Líbranos del mal
Los familiares de fallecidos en crímenes se sienten alterados por la revisión de esos episodios dramáticos, pero está complicado que puedan prohibirlos

El caso del libro de Luisgé Martín El odio se ha cerrado en falso. La decisión de la editorial de suspender la publicación de ese libro sobre el asesino de sus dos hijos en un caso de violencia vicaria que sacudió la sociedad española parece responder a la presión popular. De hecho, por dos veces los jueces que estudiaron la petición de retirada del libro se negaron a hacerlo pese a la comprensión con el dolor de la madre de las víctimas. Con el típico ventajismo de racimo tan común en la época de las redes sociales todos hablan mal de lo que ahora toca hablar mal. En otras ocasiones similares el silencio ha sido clamoroso. Y por encima de todo la industria del morbo y la reelaboración del crimen y la fascinación por la maldad no sólo remite, sino que no deja de crecer gracias al éxito popular con el que cuenta. Es evidente que si algunos fragmentos de ese libro atentaran contra el honor o revelaran secretos íntimos de los afectados los tribunales estarán listos para dictar la supresión de esos párrafos. Hasta aquí una normalidad legal que se ha refrendado en múltiples ocasiones anteriores.
Los familiares de fallecidos en crímenes se sienten alterados por la revisión de esos episodios dramáticos, pero está complicado que puedan prohibirlos más allá de evitar que los criminales puedan lucrarse directa o indirectamente por la explotación de estos derivados de la industria del entretenimiento. En el caso que nos ocupa, lo que sucede es que un producto comercial ha sufrido la retirada por verse amenazada su viabilidad por la presión popular en contra. Por eso estamos ante una conclusión en falso, una especie de limbo que convendría aclarar. Es evidente que el único responsable de un libro es su autor y cuando se manejan materiales de enorme sensibilidad social cualquiera que se sienta dañado tiene derecho a afrentarlo y afearle su labor. Que la madre de los niños asesinados se enterara por algunos adelantos de prensa de la publicación del libro resulta indigno, pero difícilmente eso puede acarrear la suspensión de su lanzamiento. Tampoco la apariencia de satisfacción con que el criminal recibió la propuesta, porque sabemos que los narcisistas siempre festejan las publicaciones sobre su persona. Aunque sean críticas o incluso demoledoras les hace salivar verse retratados para la eternidad. La miseria humana es ilimitada y eso nos debería obligar a ser muy cuidadosos con lo que regalamos a los criminales: nuestra atención, nuestro tiempo, nuestra mistificación.

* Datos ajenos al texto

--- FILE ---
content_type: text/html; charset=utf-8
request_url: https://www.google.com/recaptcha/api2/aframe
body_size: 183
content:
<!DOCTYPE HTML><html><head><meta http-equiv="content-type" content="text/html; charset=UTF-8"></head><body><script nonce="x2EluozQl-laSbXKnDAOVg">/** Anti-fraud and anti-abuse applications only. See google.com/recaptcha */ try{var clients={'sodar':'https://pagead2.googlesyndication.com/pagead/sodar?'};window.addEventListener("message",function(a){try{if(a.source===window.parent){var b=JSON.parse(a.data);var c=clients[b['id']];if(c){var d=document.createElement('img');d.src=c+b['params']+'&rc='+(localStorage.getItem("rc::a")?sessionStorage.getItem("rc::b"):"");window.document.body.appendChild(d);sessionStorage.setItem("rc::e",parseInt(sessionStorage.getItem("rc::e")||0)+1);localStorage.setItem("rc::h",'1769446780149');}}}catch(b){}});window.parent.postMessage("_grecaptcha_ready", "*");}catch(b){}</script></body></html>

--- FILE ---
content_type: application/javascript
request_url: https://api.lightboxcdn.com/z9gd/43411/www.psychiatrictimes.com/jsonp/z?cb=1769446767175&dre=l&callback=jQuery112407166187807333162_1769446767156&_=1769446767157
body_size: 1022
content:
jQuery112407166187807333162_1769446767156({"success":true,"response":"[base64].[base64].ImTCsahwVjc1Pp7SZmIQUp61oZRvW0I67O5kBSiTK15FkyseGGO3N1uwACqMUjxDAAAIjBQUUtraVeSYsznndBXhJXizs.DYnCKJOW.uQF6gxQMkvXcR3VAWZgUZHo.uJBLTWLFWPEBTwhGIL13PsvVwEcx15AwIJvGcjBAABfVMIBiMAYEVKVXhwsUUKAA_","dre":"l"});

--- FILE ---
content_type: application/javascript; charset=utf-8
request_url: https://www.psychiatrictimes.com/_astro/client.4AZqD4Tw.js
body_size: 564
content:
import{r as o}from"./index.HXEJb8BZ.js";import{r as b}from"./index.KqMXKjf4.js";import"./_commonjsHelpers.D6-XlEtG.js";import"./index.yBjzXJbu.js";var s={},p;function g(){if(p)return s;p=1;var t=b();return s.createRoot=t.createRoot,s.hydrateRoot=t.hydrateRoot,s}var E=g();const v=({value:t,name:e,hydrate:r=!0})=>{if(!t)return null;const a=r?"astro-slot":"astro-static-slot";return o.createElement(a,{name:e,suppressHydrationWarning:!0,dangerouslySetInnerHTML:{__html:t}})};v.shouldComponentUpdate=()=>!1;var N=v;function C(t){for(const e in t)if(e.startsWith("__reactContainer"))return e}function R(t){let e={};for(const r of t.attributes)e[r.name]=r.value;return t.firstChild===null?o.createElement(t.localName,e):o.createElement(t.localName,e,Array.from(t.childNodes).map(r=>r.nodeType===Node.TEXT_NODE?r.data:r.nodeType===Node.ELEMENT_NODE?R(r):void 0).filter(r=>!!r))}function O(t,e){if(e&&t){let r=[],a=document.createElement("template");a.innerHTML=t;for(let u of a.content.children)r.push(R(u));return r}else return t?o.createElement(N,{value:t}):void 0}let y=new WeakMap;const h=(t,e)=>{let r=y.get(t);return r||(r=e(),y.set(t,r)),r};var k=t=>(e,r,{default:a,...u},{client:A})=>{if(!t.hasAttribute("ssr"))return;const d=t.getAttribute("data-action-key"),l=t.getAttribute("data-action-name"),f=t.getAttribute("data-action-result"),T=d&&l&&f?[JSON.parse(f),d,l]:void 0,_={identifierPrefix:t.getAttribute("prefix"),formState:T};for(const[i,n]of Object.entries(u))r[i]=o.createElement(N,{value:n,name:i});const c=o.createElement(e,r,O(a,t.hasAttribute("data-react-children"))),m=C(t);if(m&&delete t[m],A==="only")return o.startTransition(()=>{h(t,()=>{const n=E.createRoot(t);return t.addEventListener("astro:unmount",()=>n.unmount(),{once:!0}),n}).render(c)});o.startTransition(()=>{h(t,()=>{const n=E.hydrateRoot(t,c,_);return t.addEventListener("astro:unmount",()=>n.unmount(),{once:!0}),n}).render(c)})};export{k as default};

La ley es clara y no permite la exaltación de asesinos ni dictadores, ni ongi etorris ni el negacionismo de genocidios. Y bien está que así sea. Pero ninguna de las derivaciones literarias sobre asesinos pueden ser prohibidas por el mero hecho, también evidente, de que revuelven las entrañas de los familiares de sus víctimas. Hay gente que considera maravillosa la película de Tarantino Érase una vez en... Hollywood, donde los dos zoquetes protagonistas logran evitar a puñetazos que los asesinos maten a la dulce Sharon Tate embarazada de ocho meses como sucedió en aquella infausta noche de 1969. ¿Podrían los familiares haber impedido la difusión de esta película? Conviene no perder nunca de vista que la justicia no es un Padre Nuestro que pueda librarnos del mal, de la indelicadeza ajena, de la apropiación. Una sociedad libre nos obliga a asumir muchas responsabilidades de manera individual, como autores pero también como espectadores. He ahí nuestro pánico inconfeso a las libertades.